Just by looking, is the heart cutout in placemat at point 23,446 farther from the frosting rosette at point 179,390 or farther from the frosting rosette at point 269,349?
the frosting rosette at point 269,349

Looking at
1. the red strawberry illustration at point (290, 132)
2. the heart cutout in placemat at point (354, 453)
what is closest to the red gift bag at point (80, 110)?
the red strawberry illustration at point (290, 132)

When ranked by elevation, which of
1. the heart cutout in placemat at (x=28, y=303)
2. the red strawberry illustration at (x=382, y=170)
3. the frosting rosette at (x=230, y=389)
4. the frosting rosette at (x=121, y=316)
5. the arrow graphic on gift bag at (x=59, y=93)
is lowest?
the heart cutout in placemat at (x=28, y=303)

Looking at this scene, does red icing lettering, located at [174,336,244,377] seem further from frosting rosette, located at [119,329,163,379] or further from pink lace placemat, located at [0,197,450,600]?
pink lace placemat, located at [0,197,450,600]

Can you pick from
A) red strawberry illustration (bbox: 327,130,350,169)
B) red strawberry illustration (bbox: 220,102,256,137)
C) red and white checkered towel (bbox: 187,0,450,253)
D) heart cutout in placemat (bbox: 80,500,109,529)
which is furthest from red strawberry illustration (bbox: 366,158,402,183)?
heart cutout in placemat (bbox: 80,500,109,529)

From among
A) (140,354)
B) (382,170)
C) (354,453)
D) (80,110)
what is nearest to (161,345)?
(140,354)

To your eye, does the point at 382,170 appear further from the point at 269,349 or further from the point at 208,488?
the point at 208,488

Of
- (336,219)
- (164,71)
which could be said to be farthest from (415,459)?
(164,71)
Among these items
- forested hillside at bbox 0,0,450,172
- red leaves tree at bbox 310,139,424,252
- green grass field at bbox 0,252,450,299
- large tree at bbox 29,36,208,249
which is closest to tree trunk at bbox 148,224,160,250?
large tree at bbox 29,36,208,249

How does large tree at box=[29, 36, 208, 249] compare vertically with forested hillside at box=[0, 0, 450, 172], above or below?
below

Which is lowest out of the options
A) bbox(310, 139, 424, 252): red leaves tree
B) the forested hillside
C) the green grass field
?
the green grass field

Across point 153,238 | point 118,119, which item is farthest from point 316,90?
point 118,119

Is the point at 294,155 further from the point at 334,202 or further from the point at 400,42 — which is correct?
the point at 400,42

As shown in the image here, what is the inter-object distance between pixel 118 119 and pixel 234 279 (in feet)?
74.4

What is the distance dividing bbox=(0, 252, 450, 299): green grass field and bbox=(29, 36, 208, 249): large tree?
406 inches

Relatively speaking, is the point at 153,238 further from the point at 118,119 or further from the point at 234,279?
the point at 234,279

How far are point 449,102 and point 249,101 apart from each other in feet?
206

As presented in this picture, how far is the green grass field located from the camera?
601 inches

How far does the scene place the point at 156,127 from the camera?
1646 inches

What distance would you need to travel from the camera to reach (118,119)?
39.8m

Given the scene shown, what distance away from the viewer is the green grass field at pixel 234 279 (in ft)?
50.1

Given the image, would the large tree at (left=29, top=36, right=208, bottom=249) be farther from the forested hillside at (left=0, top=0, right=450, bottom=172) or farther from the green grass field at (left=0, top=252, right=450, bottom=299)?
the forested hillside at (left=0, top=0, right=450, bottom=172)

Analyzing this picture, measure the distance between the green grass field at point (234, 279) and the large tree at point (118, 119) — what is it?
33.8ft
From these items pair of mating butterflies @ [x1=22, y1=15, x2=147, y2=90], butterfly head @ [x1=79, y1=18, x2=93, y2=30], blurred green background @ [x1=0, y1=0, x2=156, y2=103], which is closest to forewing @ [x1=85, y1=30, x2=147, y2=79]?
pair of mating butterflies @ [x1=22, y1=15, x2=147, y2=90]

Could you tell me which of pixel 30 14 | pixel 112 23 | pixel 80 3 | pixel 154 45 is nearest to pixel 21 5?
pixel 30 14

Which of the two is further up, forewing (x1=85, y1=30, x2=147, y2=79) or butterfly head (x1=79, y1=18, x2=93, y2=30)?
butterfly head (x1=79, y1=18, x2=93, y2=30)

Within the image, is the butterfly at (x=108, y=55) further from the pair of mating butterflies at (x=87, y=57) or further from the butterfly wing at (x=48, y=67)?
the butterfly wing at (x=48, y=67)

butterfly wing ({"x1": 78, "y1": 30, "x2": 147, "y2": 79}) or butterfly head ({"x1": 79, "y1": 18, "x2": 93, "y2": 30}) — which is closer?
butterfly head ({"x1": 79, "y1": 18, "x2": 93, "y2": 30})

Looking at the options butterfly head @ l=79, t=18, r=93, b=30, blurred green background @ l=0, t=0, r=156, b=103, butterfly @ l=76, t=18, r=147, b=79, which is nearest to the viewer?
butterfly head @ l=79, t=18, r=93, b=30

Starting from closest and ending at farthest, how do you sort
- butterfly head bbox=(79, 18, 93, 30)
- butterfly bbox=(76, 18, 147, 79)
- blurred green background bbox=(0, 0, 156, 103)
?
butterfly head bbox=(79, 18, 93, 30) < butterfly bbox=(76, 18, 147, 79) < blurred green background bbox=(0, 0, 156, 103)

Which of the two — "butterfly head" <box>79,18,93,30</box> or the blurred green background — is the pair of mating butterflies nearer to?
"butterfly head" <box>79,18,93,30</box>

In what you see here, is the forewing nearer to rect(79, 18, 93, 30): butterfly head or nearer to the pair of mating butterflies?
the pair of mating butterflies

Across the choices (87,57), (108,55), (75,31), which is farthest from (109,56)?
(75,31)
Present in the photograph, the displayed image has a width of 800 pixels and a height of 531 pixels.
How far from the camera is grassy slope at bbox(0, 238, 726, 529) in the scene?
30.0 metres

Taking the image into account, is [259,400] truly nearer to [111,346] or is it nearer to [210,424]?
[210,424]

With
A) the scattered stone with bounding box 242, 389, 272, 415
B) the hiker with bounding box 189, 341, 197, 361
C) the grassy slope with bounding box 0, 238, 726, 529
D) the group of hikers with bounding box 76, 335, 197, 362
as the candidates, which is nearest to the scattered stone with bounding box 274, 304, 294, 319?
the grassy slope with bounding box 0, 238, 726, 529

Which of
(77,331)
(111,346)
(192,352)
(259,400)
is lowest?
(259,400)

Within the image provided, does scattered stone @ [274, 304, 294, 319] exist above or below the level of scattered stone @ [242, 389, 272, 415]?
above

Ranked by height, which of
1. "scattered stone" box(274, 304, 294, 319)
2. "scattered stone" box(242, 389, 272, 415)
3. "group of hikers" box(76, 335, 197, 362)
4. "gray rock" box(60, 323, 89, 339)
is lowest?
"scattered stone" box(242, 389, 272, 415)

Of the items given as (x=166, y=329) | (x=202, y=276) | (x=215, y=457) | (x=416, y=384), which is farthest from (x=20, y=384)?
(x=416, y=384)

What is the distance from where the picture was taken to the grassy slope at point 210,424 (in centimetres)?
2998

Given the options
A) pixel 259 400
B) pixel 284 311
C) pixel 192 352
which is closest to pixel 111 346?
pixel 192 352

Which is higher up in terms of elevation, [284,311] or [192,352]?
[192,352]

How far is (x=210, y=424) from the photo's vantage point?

- Exercise -
Convert the items above into a JSON list of strings, with one string per line and blank lines left out.

- Answer for this exercise -
[
  "Just by looking, is the heart cutout in placemat at point 23,446 farther from the frosting rosette at point 179,390 or farther from the frosting rosette at point 269,349?",
  "the frosting rosette at point 269,349",
  "Looking at",
  "1. the red strawberry illustration at point (290, 132)",
  "2. the heart cutout in placemat at point (354, 453)",
  "what is closest to the red gift bag at point (80, 110)?",
  "the red strawberry illustration at point (290, 132)",
  "When ranked by elevation, which of",
  "1. the heart cutout in placemat at (x=28, y=303)",
  "2. the red strawberry illustration at (x=382, y=170)",
  "3. the frosting rosette at (x=230, y=389)",
  "4. the frosting rosette at (x=121, y=316)",
  "5. the arrow graphic on gift bag at (x=59, y=93)",
  "is lowest?",
  "the heart cutout in placemat at (x=28, y=303)",
  "Looking at this scene, does red icing lettering, located at [174,336,244,377] seem further from frosting rosette, located at [119,329,163,379] or further from pink lace placemat, located at [0,197,450,600]?",
  "pink lace placemat, located at [0,197,450,600]",
  "Can you pick from",
  "A) red strawberry illustration (bbox: 327,130,350,169)",
  "B) red strawberry illustration (bbox: 220,102,256,137)",
  "C) red and white checkered towel (bbox: 187,0,450,253)",
  "D) heart cutout in placemat (bbox: 80,500,109,529)",
  "which is furthest from red strawberry illustration (bbox: 366,158,402,183)?",
  "heart cutout in placemat (bbox: 80,500,109,529)",
  "From among",
  "A) (140,354)",
  "B) (382,170)",
  "C) (354,453)",
  "D) (80,110)",
  "what is nearest to (161,345)?",
  "(140,354)",
  "To your eye, does the point at 382,170 appear further from the point at 269,349 or further from the point at 208,488?",
  "the point at 208,488",
  "Of",
  "- (336,219)",
  "- (164,71)",
  "which could be said to be farthest from (415,459)?",
  "(164,71)",
  "Among these items",
  "- forested hillside at bbox 0,0,450,172",
  "- red leaves tree at bbox 310,139,424,252",
  "- green grass field at bbox 0,252,450,299",
  "- large tree at bbox 29,36,208,249",
  "which is closest to tree trunk at bbox 148,224,160,250?",
  "large tree at bbox 29,36,208,249",
  "How does large tree at box=[29, 36, 208, 249] compare vertically with forested hillside at box=[0, 0, 450, 172], above or below?",
  "below",
  "Which is lowest out of the options",
  "A) bbox(310, 139, 424, 252): red leaves tree",
  "B) the forested hillside",
  "C) the green grass field",
  "?",
  "the green grass field",
  "Across point 153,238 | point 118,119, which item is farthest from point 316,90?",
  "point 118,119",
  "Is the point at 294,155 further from the point at 334,202 or further from the point at 400,42 — which is correct?",
  "the point at 400,42",
  "As shown in the image here, what is the inter-object distance between pixel 118 119 and pixel 234 279 (in feet)?",
  "74.4",
  "What is the distance dividing bbox=(0, 252, 450, 299): green grass field and bbox=(29, 36, 208, 249): large tree?",
  "406 inches",
  "Relatively speaking, is the point at 153,238 further from the point at 118,119 or further from the point at 234,279?",
  "the point at 234,279",
  "How far are point 449,102 and point 249,101 apart from each other in feet?",
  "206",
  "As presented in this picture, how far is the green grass field located from the camera?",
  "601 inches",
  "How far does the scene place the point at 156,127 from the camera?",
  "1646 inches",
  "What distance would you need to travel from the camera to reach (118,119)?",
  "39.8m",
  "Given the scene shown, what distance away from the viewer is the green grass field at pixel 234 279 (in ft)?",
  "50.1",
  "Given the image, would the large tree at (left=29, top=36, right=208, bottom=249) be farther from the forested hillside at (left=0, top=0, right=450, bottom=172) or farther from the green grass field at (left=0, top=252, right=450, bottom=299)?",
  "the forested hillside at (left=0, top=0, right=450, bottom=172)",
  "Analyzing this picture, measure the distance between the green grass field at point (234, 279) and the large tree at point (118, 119) — what is it?",
  "33.8ft",
  "From these items pair of mating butterflies @ [x1=22, y1=15, x2=147, y2=90], butterfly head @ [x1=79, y1=18, x2=93, y2=30], blurred green background @ [x1=0, y1=0, x2=156, y2=103], which is closest to forewing @ [x1=85, y1=30, x2=147, y2=79]?",
  "pair of mating butterflies @ [x1=22, y1=15, x2=147, y2=90]",
  "Could you tell me which of pixel 30 14 | pixel 112 23 | pixel 80 3 | pixel 154 45 is nearest to pixel 21 5?",
  "pixel 30 14",
  "Which of the two is further up, forewing (x1=85, y1=30, x2=147, y2=79) or butterfly head (x1=79, y1=18, x2=93, y2=30)?",
  "butterfly head (x1=79, y1=18, x2=93, y2=30)",
  "Within the image, is the butterfly at (x=108, y=55) further from the pair of mating butterflies at (x=87, y=57) or further from the butterfly wing at (x=48, y=67)?",
  "the butterfly wing at (x=48, y=67)",
  "butterfly wing ({\"x1\": 78, \"y1\": 30, \"x2\": 147, \"y2\": 79}) or butterfly head ({\"x1\": 79, \"y1\": 18, \"x2\": 93, \"y2\": 30}) — which is closer?",
  "butterfly head ({\"x1\": 79, \"y1\": 18, \"x2\": 93, \"y2\": 30})",
  "Looking at the options butterfly head @ l=79, t=18, r=93, b=30, blurred green background @ l=0, t=0, r=156, b=103, butterfly @ l=76, t=18, r=147, b=79, which is nearest to the viewer?",
  "butterfly head @ l=79, t=18, r=93, b=30",
  "Starting from closest and ending at farthest, how do you sort",
  "- butterfly head bbox=(79, 18, 93, 30)",
  "- butterfly bbox=(76, 18, 147, 79)",
  "- blurred green background bbox=(0, 0, 156, 103)",
  "?",
  "butterfly head bbox=(79, 18, 93, 30) < butterfly bbox=(76, 18, 147, 79) < blurred green background bbox=(0, 0, 156, 103)",
  "Which of the two — \"butterfly head\" <box>79,18,93,30</box> or the blurred green background — is the pair of mating butterflies nearer to?",
  "\"butterfly head\" <box>79,18,93,30</box>",
  "In what you see here, is the forewing nearer to rect(79, 18, 93, 30): butterfly head or nearer to the pair of mating butterflies?",
  "the pair of mating butterflies",
  "Across the choices (87,57), (108,55), (75,31), which is farthest from (109,56)?",
  "(75,31)",
  "Present in the photograph, the displayed image has a width of 800 pixels and a height of 531 pixels.",
  "How far from the camera is grassy slope at bbox(0, 238, 726, 529) in the scene?",
  "30.0 metres",
  "Taking the image into account, is [259,400] truly nearer to [111,346] or is it nearer to [210,424]?",
  "[210,424]",
  "With",
  "A) the scattered stone with bounding box 242, 389, 272, 415",
  "B) the hiker with bounding box 189, 341, 197, 361",
  "C) the grassy slope with bounding box 0, 238, 726, 529",
  "D) the group of hikers with bounding box 76, 335, 197, 362",
  "as the candidates, which is nearest to the scattered stone with bounding box 274, 304, 294, 319?",
  "the grassy slope with bounding box 0, 238, 726, 529",
  "Which of",
  "(77,331)",
  "(111,346)",
  "(192,352)",
  "(259,400)",
  "is lowest?",
  "(259,400)",
  "Within the image provided, does scattered stone @ [274, 304, 294, 319] exist above or below the level of scattered stone @ [242, 389, 272, 415]?",
  "above",
  "Ranked by height, which of",
  "1. \"scattered stone\" box(274, 304, 294, 319)",
  "2. \"scattered stone\" box(242, 389, 272, 415)",
  "3. \"group of hikers\" box(76, 335, 197, 362)",
  "4. \"gray rock\" box(60, 323, 89, 339)",
  "is lowest?",
  "\"scattered stone\" box(242, 389, 272, 415)",
  "Of the items given as (x=166, y=329) | (x=202, y=276) | (x=215, y=457) | (x=416, y=384), which is farthest from (x=20, y=384)?",
  "(x=416, y=384)",
  "What is the distance from where the picture was taken to the grassy slope at point 210,424 (in centimetres)?",
  "2998",
  "Given the options",
  "A) pixel 259 400",
  "B) pixel 284 311",
  "C) pixel 192 352",
  "which is closest to pixel 111 346?",
  "pixel 192 352",
  "Which is higher up in terms of elevation, [284,311] or [192,352]?",
  "[192,352]",
  "How far is (x=210, y=424) from the photo's vantage point?"
]